Tuesday, December 26, 2006

chapter 3, parts 1 through 4

If I Speak With the Tongues of Men and of Angels

One of the most profound experiences any boy has around this age is his discovery of the opposite sex. While there are certain distinctions of personality, there is a universal sense of awakening that all boys feel as they awaken from boyhood to appreciation of this aspect of their design.


For me, it was a surreal and powerful change.


Walking back into HCA in the fall of my sixth grade year, I was suddenly aware of things I had never known existed.
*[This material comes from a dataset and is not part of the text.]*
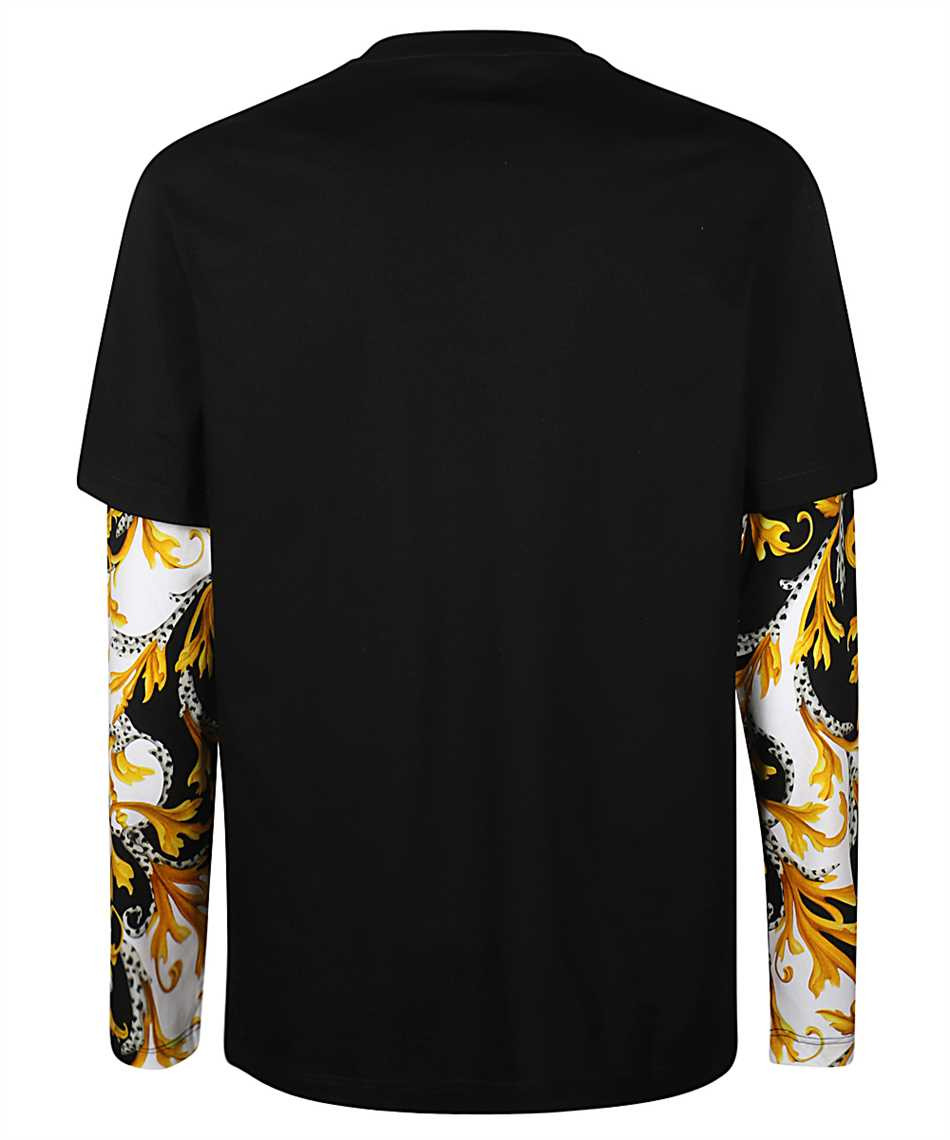 Versace A86389 A236035 T-shirt 2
Like a scientist who makes an earth shattering observation of the nature of the universe, I was fascinated with what I was seeing, and afraid that perhaps I was a little crazy.


The magic of those moments is with me even today: the first time I saw these blooming women in my classes stand with their hand on their hip and think, the first time I really heard the music of their laugh, the first time I really looked into their eyes and realized that there was something otherworldly about them.


We were still memorizing Bible verses about lust and purity. We were still hearing about Christian character and temperament. How could I tell anyone what I was seeing? Who could share my observations of this new world without condemning me for wishing to see those bodies revealed in their glory?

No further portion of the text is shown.